Word for word, please restate the line that contains "DEATH BY MEDICAL ERROR" and all lines after it through the end of the material, minus the pictures.

──────────

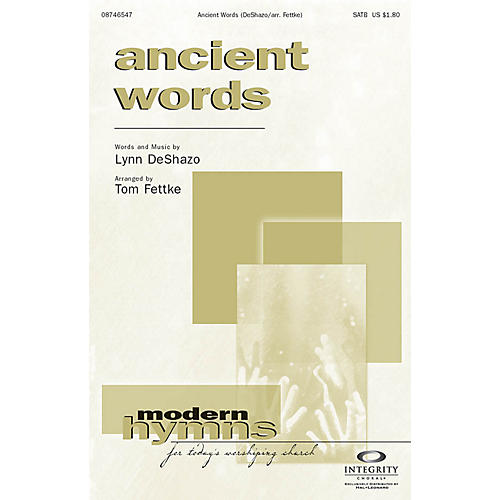 Integrity Music Ancient Words SATB Arranged by Tom Fettke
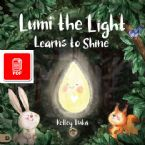 Lumi the Light Learns to Shine (E-book PDF Download) by Kelley Tsika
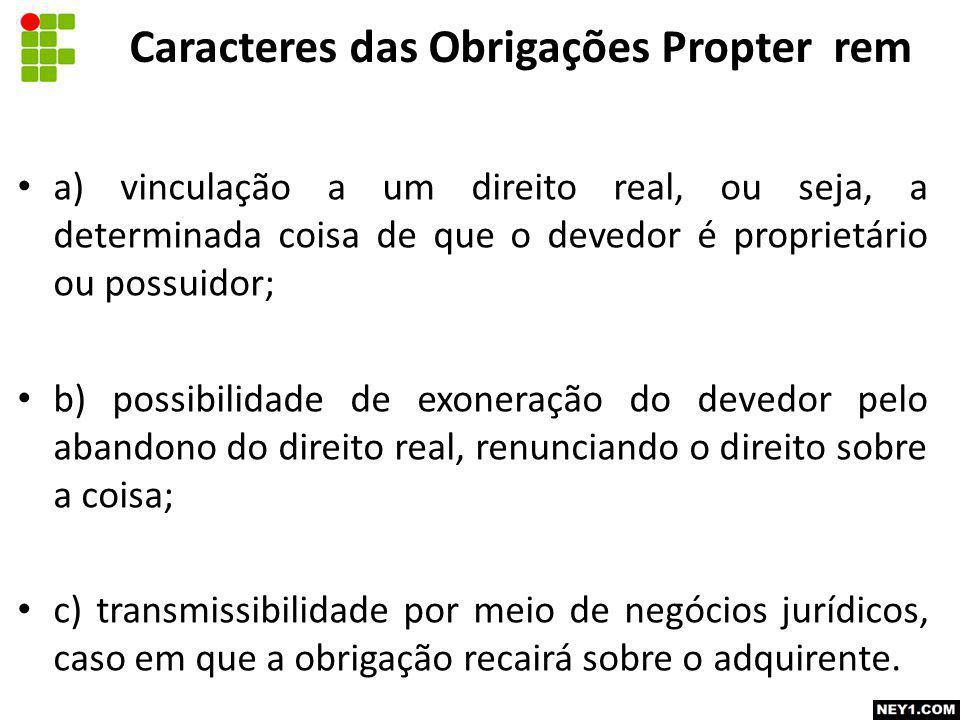 Caracteres das Obrigações Propter rem a) vinculação a um direito real, ou seja, a determinada coisa de que o devedor é proprietário ou possuidor; b) p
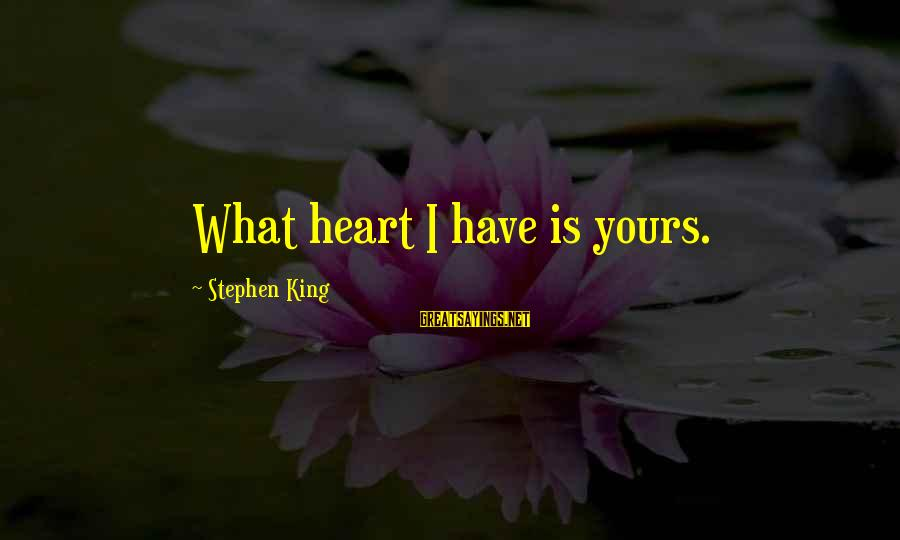 What Is Yours Sayings By Stephen King: What heart I have is yours.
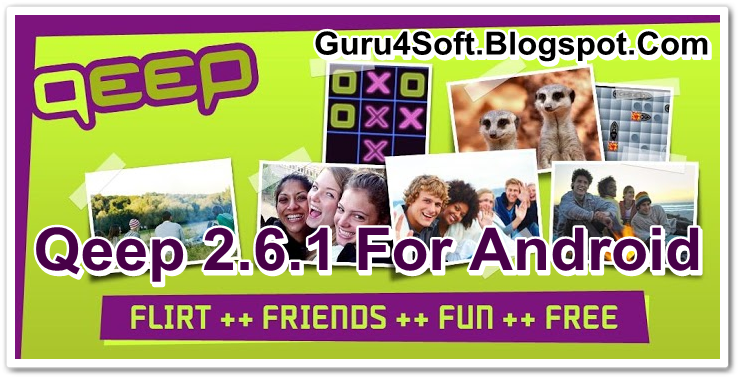 Download Qeep 2 6 1 For Android (APK)   GURU4SOFT- Download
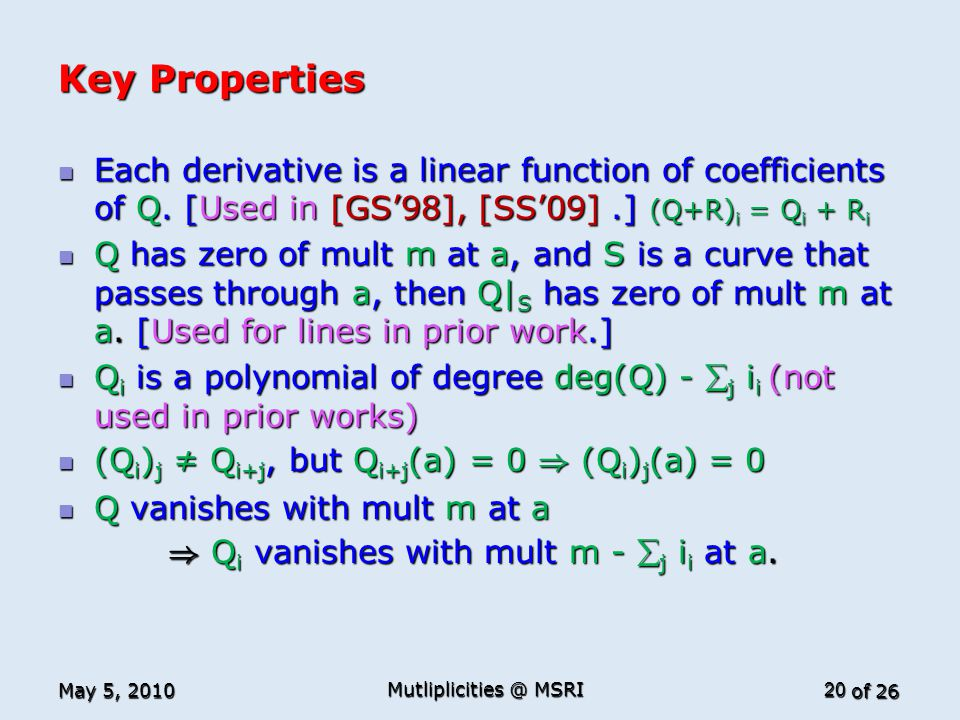 of 26 Key Properties Each derivative is a linear function of coefficients of Q.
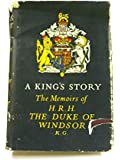A Kings Story The Memoirs of the Duke of Windsor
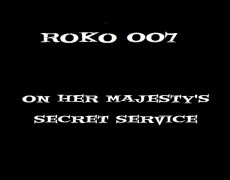 RoKo 007 – On Her Majesty's Secret Service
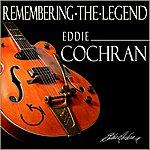 Eddie Cochran Remembering The Legend - Eddie Cochran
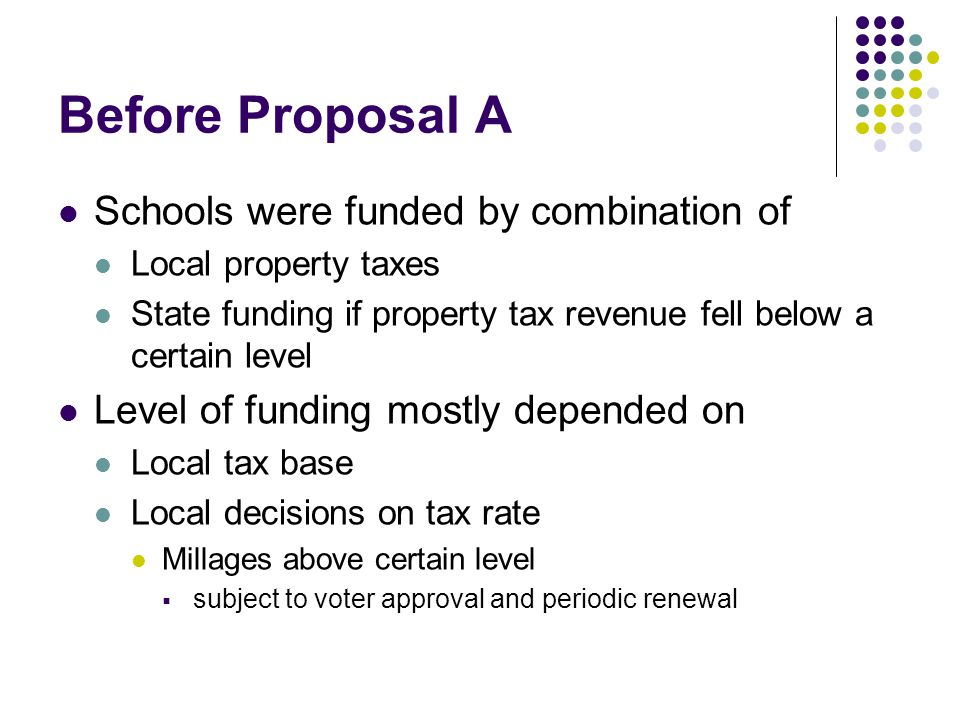 Proposal A of 1994 Established state as primary funding source Raised sales tax from 4 to 6 percent Levied 6-mill state education tax Big tax decrease for homeowners Guaranteed a minimum per-pupil funding level Big increase for poorest districts Didn't immediately reduce funding for well-off districts Capped growth in taxable property value Established schools of choice and charter schools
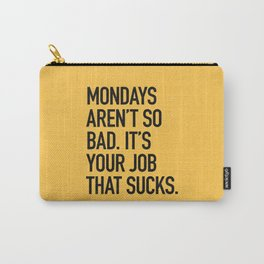 Mondays aren't so bad. It's your job that sucks. Carry-All Pouch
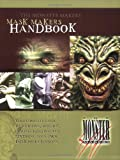 The Monster Makers Mask Makers Handbook
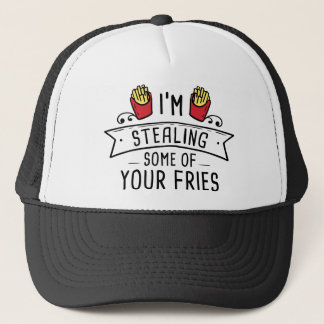 Some Of Your Fries Trucker Hat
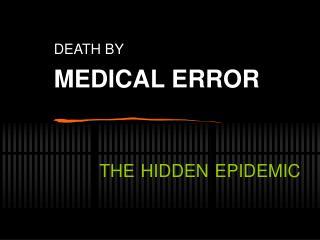DEATH BY MEDICAL ERROR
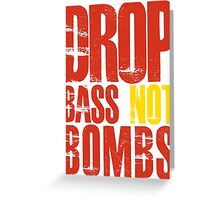 Drop Bass Not Bombs (red/yellow)  Greeting Card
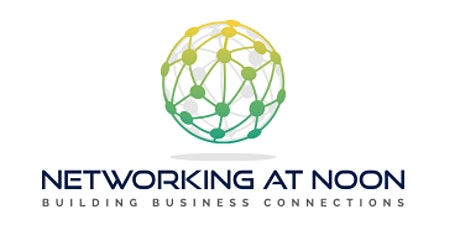 Networking At Noon tickets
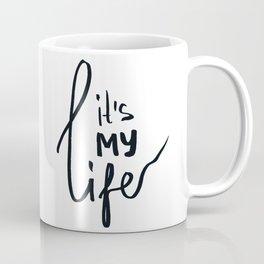 IT IS MY LIFE Coffee Mug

──────────

FINAL ANSWER |
DEATH BY MEDICAL ERROR
 Drop Bass Not Bombs (red/yellow)  Greeting Card
 Networking At Noon tickets
 IT IS MY LIFE Coffee Mug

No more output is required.